===== Records for processing

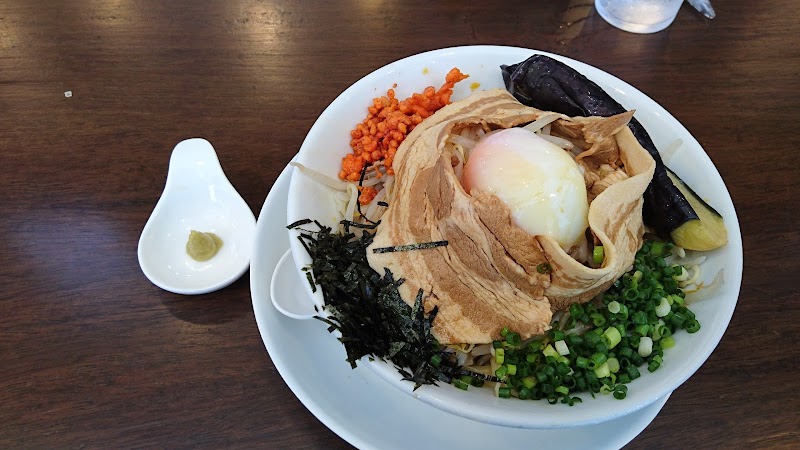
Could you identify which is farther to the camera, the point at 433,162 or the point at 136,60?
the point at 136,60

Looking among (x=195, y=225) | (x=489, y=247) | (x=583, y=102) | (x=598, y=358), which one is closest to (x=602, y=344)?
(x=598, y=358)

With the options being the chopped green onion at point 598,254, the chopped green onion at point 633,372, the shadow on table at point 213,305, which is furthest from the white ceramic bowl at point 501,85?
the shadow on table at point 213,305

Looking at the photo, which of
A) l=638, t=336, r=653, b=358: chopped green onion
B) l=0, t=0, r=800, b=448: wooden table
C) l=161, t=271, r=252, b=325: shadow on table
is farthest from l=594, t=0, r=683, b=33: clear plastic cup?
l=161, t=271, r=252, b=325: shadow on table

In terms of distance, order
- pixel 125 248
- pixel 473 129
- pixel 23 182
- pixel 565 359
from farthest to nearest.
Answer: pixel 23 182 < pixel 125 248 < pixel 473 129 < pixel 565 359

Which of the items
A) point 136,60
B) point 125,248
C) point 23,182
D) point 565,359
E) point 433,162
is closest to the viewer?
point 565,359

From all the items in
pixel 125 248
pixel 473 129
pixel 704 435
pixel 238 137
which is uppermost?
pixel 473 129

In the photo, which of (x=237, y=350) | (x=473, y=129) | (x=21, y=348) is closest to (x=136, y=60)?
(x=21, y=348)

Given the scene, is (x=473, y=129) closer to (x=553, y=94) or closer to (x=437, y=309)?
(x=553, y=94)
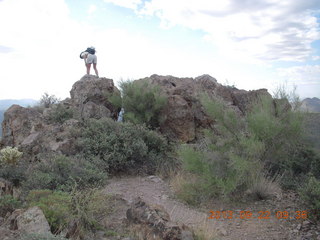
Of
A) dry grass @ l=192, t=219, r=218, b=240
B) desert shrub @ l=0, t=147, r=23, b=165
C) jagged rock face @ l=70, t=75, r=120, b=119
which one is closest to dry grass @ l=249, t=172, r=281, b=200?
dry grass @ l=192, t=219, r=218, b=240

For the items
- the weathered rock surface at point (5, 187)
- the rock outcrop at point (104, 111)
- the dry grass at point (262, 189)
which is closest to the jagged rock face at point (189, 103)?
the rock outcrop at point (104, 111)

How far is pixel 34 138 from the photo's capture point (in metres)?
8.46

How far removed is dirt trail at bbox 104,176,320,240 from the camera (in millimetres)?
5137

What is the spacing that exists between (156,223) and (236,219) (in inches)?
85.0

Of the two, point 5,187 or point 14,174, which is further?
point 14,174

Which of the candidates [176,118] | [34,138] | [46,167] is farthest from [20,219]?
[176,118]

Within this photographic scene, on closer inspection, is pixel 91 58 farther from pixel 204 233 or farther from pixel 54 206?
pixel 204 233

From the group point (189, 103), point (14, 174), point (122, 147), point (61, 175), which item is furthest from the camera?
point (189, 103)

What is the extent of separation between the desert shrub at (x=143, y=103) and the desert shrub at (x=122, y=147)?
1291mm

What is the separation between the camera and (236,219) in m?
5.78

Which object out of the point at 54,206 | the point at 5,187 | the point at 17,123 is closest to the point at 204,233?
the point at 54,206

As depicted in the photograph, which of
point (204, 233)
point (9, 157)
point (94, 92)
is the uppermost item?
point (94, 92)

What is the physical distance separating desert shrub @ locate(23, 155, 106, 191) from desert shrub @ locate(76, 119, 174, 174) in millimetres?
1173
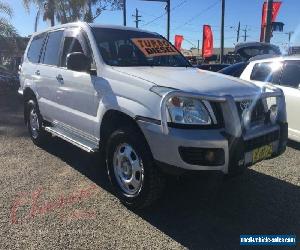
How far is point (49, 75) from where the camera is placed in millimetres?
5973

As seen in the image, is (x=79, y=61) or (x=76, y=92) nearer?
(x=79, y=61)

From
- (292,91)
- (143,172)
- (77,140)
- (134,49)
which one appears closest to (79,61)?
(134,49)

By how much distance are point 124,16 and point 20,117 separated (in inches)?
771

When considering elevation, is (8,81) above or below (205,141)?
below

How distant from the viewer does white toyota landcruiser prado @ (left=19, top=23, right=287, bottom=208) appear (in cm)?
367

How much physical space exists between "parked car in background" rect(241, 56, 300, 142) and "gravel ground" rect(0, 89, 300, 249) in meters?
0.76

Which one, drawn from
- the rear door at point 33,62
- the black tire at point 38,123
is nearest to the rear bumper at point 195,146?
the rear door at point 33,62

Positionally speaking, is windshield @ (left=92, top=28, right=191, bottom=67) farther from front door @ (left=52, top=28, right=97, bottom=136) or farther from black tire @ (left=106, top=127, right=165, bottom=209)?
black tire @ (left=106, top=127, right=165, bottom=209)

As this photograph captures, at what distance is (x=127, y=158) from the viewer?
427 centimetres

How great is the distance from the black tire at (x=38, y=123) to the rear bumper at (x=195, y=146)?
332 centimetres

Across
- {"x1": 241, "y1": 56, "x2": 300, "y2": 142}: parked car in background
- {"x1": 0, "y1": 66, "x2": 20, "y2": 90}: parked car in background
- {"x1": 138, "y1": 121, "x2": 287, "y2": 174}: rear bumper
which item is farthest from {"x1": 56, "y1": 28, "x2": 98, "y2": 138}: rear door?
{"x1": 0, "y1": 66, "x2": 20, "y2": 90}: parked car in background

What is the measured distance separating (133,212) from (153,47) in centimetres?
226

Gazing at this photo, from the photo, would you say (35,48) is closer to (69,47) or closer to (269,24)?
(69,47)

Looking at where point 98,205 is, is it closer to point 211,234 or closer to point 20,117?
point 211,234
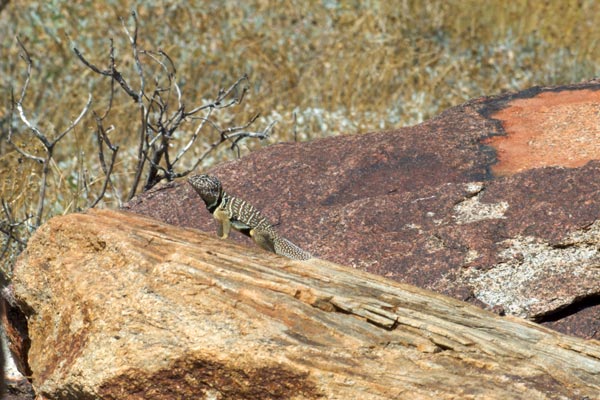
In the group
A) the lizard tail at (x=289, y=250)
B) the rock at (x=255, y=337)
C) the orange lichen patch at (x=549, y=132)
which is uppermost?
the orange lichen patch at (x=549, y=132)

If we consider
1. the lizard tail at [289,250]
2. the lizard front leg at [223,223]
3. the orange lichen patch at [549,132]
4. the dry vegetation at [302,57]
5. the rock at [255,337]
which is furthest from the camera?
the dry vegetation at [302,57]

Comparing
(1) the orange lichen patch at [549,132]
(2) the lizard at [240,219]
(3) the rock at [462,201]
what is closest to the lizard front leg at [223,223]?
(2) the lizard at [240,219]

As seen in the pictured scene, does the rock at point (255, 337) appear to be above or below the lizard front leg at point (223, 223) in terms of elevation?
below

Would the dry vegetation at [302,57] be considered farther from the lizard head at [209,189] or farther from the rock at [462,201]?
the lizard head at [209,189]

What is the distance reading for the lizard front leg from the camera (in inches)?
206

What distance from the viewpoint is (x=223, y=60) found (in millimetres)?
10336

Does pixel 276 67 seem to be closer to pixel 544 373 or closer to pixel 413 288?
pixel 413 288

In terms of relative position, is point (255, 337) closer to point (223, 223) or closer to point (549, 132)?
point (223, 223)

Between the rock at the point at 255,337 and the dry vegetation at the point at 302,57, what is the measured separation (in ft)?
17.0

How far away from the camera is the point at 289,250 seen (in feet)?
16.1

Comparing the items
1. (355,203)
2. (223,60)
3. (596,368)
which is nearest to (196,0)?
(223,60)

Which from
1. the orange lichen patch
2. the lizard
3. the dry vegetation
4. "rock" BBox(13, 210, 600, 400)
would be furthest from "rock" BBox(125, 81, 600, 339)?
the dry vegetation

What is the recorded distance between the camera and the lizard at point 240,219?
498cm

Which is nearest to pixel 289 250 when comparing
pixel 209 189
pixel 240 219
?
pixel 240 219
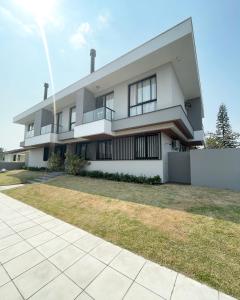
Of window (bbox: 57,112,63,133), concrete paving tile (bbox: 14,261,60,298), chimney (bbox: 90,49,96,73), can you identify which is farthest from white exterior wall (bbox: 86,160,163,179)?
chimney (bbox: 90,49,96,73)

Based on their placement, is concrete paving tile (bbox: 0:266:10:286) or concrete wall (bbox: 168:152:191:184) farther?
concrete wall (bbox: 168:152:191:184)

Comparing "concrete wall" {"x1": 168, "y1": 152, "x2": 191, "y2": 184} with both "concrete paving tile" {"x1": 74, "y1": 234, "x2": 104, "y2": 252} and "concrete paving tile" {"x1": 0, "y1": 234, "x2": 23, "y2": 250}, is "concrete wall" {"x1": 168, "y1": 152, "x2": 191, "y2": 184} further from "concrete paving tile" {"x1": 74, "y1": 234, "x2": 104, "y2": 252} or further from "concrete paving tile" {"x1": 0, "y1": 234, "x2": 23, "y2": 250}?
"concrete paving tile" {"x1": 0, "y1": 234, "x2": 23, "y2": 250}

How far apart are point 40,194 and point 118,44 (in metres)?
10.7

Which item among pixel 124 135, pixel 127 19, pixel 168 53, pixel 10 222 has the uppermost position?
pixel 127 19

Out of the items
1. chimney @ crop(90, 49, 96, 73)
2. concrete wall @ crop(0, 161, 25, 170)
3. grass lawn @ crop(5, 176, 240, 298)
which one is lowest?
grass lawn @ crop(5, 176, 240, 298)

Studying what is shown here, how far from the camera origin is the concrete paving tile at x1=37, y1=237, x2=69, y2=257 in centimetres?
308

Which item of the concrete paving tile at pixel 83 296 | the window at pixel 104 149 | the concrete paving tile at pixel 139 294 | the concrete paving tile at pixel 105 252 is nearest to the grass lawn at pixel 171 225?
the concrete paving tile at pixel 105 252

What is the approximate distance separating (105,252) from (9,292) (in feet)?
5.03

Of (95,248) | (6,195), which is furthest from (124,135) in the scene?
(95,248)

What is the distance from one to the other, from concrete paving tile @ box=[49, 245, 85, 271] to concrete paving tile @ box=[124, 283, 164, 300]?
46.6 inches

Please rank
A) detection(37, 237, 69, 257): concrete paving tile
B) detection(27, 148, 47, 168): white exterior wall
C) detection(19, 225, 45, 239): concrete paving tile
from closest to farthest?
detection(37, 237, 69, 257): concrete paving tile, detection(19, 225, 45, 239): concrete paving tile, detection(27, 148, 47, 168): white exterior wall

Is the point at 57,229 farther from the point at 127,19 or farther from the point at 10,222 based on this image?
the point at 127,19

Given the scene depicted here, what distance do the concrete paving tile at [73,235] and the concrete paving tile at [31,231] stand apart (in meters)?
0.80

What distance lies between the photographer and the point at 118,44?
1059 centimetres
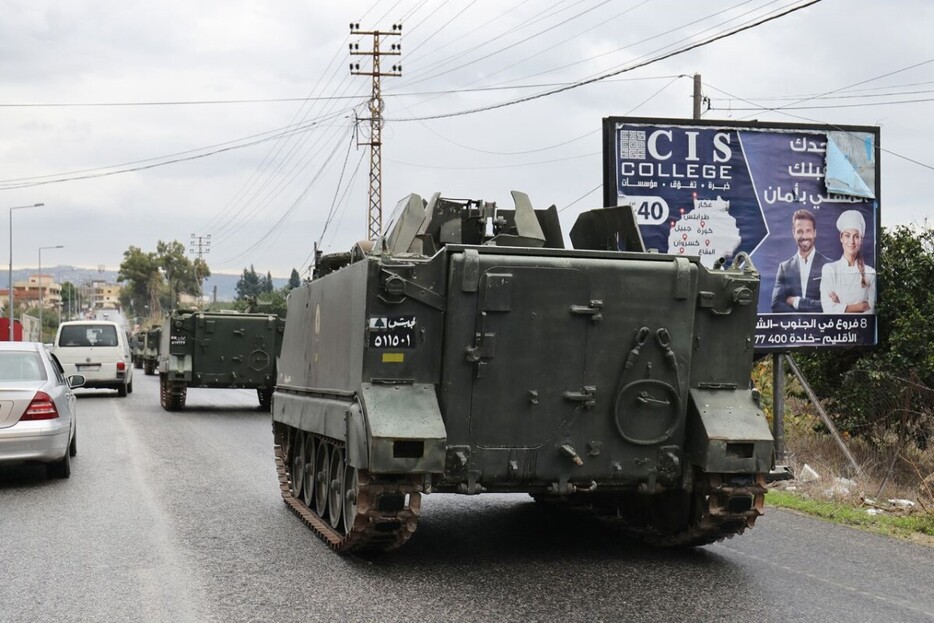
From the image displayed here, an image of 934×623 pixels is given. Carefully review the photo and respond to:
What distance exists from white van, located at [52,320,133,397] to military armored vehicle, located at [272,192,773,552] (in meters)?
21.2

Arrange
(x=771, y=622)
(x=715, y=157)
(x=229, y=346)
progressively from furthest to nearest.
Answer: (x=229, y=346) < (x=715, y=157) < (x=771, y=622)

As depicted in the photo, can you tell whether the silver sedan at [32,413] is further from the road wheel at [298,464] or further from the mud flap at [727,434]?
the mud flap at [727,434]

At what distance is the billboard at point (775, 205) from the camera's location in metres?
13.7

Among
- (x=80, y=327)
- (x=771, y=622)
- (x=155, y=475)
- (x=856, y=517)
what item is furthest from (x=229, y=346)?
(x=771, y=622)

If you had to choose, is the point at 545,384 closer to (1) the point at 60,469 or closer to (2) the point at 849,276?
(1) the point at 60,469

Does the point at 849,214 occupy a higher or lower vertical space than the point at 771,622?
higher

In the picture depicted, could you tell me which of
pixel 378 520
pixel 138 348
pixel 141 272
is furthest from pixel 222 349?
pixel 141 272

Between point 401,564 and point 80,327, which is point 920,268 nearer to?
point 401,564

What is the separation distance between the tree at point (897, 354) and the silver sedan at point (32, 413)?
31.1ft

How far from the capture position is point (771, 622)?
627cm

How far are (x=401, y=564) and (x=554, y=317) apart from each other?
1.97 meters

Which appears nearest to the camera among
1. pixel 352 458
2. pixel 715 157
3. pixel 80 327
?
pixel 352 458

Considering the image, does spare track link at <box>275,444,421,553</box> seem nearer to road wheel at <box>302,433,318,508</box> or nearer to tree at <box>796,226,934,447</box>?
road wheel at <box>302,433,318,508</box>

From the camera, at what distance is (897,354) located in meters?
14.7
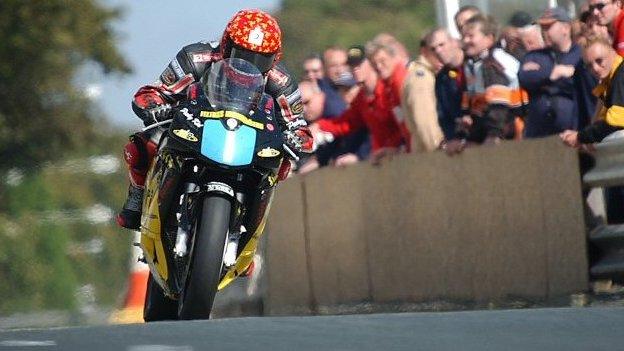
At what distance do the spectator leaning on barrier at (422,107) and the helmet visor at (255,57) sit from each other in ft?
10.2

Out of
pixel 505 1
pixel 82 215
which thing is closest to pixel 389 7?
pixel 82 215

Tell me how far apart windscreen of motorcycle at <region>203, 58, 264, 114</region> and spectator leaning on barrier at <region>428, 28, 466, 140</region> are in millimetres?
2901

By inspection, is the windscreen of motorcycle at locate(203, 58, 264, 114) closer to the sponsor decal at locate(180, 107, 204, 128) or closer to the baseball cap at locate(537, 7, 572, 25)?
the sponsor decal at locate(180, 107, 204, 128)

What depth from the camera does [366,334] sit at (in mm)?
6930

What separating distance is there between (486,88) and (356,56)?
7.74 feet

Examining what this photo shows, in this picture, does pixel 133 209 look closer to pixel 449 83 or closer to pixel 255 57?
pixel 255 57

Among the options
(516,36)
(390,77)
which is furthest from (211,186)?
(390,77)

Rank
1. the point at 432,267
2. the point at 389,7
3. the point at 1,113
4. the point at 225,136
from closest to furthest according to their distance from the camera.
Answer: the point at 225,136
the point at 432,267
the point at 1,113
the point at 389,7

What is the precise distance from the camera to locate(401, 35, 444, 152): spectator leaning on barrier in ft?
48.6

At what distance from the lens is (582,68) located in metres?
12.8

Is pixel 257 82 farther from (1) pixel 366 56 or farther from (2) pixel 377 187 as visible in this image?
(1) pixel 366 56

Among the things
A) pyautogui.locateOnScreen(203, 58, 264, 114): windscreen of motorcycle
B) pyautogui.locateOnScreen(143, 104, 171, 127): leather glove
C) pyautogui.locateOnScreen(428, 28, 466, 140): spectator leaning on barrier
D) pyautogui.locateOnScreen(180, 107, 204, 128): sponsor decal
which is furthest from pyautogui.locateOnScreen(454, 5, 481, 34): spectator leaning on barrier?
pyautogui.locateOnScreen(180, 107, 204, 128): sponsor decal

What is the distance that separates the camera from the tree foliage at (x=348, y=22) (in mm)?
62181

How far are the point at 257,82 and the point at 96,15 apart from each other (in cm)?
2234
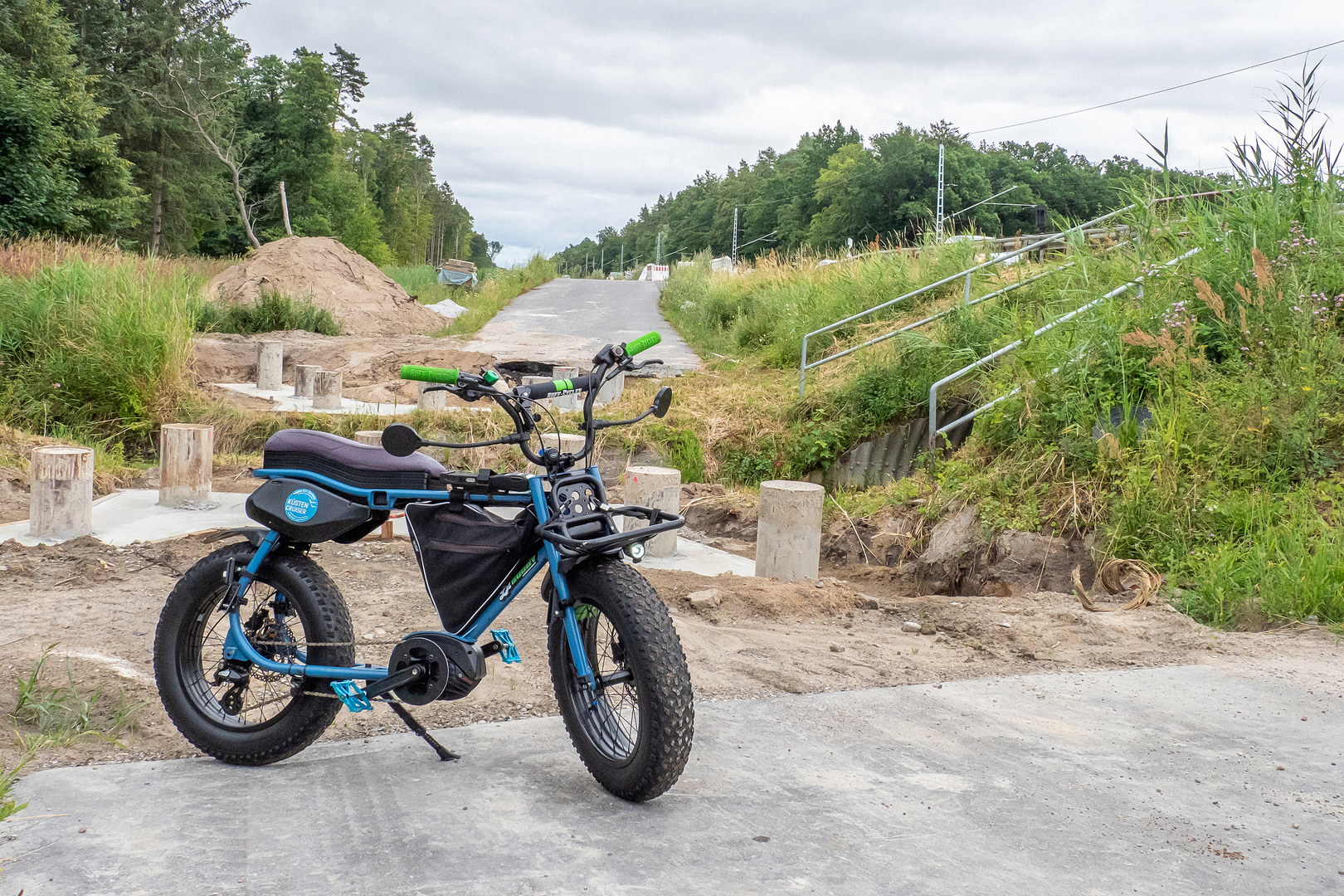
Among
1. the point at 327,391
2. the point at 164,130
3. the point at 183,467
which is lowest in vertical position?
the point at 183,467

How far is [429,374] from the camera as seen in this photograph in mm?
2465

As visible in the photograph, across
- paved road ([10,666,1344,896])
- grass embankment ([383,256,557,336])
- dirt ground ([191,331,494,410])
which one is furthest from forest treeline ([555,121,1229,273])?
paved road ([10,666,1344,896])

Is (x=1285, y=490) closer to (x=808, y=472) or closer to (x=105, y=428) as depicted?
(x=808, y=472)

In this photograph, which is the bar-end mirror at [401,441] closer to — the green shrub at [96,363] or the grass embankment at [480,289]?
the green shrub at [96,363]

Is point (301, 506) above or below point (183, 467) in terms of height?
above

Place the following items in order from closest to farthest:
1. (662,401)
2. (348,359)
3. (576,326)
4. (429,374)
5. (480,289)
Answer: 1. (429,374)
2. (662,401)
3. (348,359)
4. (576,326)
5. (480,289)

==========

=== Problem to work on ===
Please set down, word for word, everything in the entries above from the line containing "As this photograph" down to the line containing "332 centimetres", both of those lines included.

=== Solution to this exercise ===
As this photograph captures, at what distance is (x=127, y=158) from the viewer?
427 centimetres

How great is the distance from the black tire at (x=38, y=123) to the rear bumper at (x=195, y=146)?
332 centimetres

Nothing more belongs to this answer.